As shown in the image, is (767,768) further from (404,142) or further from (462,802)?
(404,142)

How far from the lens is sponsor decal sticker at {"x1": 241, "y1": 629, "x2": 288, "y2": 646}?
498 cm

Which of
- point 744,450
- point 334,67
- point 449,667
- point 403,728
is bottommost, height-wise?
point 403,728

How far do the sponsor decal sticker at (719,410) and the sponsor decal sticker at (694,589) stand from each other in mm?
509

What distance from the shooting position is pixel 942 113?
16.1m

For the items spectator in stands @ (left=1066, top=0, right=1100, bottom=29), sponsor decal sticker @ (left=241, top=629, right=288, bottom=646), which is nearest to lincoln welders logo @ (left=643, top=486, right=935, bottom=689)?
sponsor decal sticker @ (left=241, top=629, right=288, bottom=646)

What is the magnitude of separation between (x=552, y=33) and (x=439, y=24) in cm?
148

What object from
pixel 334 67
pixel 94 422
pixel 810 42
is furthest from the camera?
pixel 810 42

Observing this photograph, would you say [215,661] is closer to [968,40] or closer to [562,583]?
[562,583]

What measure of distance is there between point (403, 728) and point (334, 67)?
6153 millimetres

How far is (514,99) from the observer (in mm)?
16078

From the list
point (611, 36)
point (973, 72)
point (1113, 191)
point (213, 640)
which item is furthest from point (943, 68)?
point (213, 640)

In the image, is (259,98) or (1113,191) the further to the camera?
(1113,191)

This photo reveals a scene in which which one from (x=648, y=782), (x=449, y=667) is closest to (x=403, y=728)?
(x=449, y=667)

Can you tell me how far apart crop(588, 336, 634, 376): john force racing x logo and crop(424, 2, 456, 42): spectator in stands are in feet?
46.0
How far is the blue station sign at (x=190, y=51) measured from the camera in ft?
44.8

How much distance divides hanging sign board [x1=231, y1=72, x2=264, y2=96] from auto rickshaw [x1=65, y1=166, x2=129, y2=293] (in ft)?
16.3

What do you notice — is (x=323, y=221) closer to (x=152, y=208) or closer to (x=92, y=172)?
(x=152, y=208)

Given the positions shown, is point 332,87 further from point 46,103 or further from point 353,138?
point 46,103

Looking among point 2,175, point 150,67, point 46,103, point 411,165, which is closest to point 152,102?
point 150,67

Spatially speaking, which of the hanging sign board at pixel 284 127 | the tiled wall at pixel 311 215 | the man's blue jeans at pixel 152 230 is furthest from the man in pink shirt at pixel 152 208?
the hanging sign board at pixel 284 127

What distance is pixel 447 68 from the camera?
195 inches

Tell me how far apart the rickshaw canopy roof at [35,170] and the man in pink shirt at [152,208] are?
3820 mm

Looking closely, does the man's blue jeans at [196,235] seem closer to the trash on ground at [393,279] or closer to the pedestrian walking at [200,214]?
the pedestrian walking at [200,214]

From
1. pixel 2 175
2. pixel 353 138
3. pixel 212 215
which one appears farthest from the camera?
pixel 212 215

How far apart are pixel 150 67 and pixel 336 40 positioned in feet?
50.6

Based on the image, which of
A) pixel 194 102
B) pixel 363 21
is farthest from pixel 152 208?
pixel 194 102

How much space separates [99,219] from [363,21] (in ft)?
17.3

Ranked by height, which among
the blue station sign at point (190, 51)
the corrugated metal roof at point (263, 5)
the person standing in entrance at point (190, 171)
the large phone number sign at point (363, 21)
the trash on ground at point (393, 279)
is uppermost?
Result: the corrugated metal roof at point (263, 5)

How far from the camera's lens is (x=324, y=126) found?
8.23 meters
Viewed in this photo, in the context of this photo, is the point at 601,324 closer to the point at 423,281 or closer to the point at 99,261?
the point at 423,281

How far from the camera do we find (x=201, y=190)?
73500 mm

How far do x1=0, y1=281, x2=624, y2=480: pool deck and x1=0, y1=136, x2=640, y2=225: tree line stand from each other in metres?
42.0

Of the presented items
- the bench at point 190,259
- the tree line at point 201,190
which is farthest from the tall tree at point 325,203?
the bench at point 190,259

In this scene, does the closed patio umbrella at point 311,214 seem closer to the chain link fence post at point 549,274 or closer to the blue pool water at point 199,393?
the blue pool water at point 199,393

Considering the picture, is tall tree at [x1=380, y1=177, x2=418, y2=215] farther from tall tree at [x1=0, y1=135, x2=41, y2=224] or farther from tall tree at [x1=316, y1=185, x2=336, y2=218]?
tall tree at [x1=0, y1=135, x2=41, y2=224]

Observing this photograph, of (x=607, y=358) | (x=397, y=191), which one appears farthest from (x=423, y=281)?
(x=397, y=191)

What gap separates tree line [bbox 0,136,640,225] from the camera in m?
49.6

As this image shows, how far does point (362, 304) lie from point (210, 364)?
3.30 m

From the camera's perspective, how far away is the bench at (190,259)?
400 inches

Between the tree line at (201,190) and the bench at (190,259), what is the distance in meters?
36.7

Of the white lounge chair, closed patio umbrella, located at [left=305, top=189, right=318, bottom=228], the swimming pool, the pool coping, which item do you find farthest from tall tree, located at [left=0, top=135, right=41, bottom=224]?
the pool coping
━━━━━━
## Exercise aim
Rewrite the entries above as a numbered list, starting at the line containing "From the camera's perspective, how" and continuing through the end of the entries. Include both ends and skip the blank lines.

## Written reply
1. From the camera's perspective, how far away is the bench at (190,259)?
2. 400 inches
3. Between the tree line at (201,190) and the bench at (190,259), what is the distance in meters?
4. 36.7
5. Of the white lounge chair, closed patio umbrella, located at [left=305, top=189, right=318, bottom=228], the swimming pool, the pool coping, which item do you find farthest from tall tree, located at [left=0, top=135, right=41, bottom=224]?
6. the pool coping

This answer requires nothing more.